Daha önce terör örgütlerinin operasyonlarında, örgütle irtibatlı olanlar üzerinde çalışılır ve tespit edilenler tutuklanırdı. İlk defa bir terör örgütü üzerinde çalışılırken, terminolojiye yeni bir kelime ilave edilmiş oldu. (İRTİBAT ve İLTİSAK)
Örgütle irtibatı olanlar açıkça tespit edilebilse dahi, İLTİSAK’lı olanlar şöyle izah edilebilir. Bir kişi doğrudan FETÖ’nün kayıtlı elemanı olarak gözükmese de, aslında hepsi örgütün has elemanıdır. Fakat örgütün faaliyetlerinden ve kazanımlarından dolaylı yollardan nemalanıp veya örgüte finans, prestij, itibar ve kadro temin ederler.
Kendilerini de FETÖ mensubu olarak fiziki bir irtibatları olmadıklarını iddia ederler. FETÖ’cü militanlarının açıktan destekçisi olmasalar bile, sonuçlarından ve kuruluşundan itibaren ortaya çıkan imkanlarından maddi, manevi istifade ederler. İşte bunlar, FETÖ İLTİSAKÇISI OLAN EN TEHLİKELİ KISIMDIR.
FETÖ mensubu olanlar veya irtibatı tespit edilenlerle mücadele çok kolaydır, ama asıl mücadele iltisaklı olanlarla yapılan mücadeledir. FETÖ mücadelesi için 2005 yılında ihbar edip, suç duyurusunda bulunduğum ve tanık olarak gittiğim yüzlerce duruşmadan ve 500 üzerindeki FETÖ’nün tanıklıklarından, en çok üzerinde durulması gereken ve geç kalınmış olan husus şudur: Savcılarımızın ve hakimlerimizin sorduğu sorulardan anlaşılıyor ki, örgüt hakkında yeterli bilgi ve ihtisasa sahip değiller. Mevcut yargı yükü altında yoğun çalışmalarının üzerine binlerce FETÖ dosyalarının da ilave edilmesi ile yükleri daha da ağırlaşmıştır. Bilirkişi ve özel tetkik elemanları ve yardımcılarına ihtiyaçları vardır.

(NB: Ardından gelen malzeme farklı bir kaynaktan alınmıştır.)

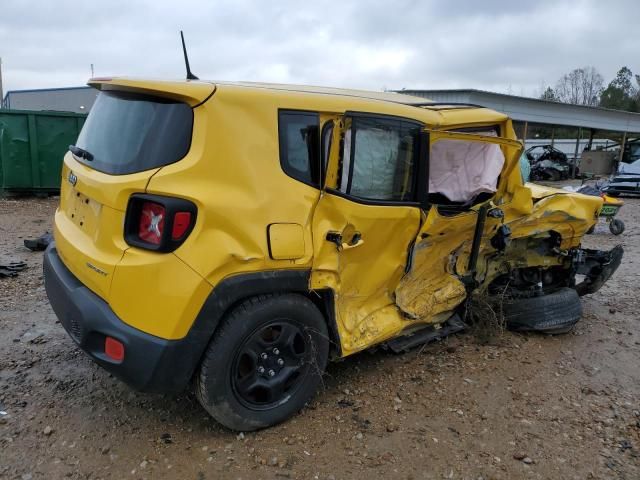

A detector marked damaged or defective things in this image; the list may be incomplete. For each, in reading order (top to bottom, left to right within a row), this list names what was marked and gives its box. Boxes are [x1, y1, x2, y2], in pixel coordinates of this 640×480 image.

severe front damage [312, 114, 624, 358]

FETÖ mücadelesinde yapılması gereken önemli bir çalışmanın, üniversitelerde ayrı bir kürsü kurularak, FETÖ’nün esrarengiz yapılanmasının uzman hakimlerin, savcıların, emniyetçilerin, akademisyenlerin, ilahiyatçıların yetiştirilmesi gereken kürsülerin açılması konusunun aciliyetidir.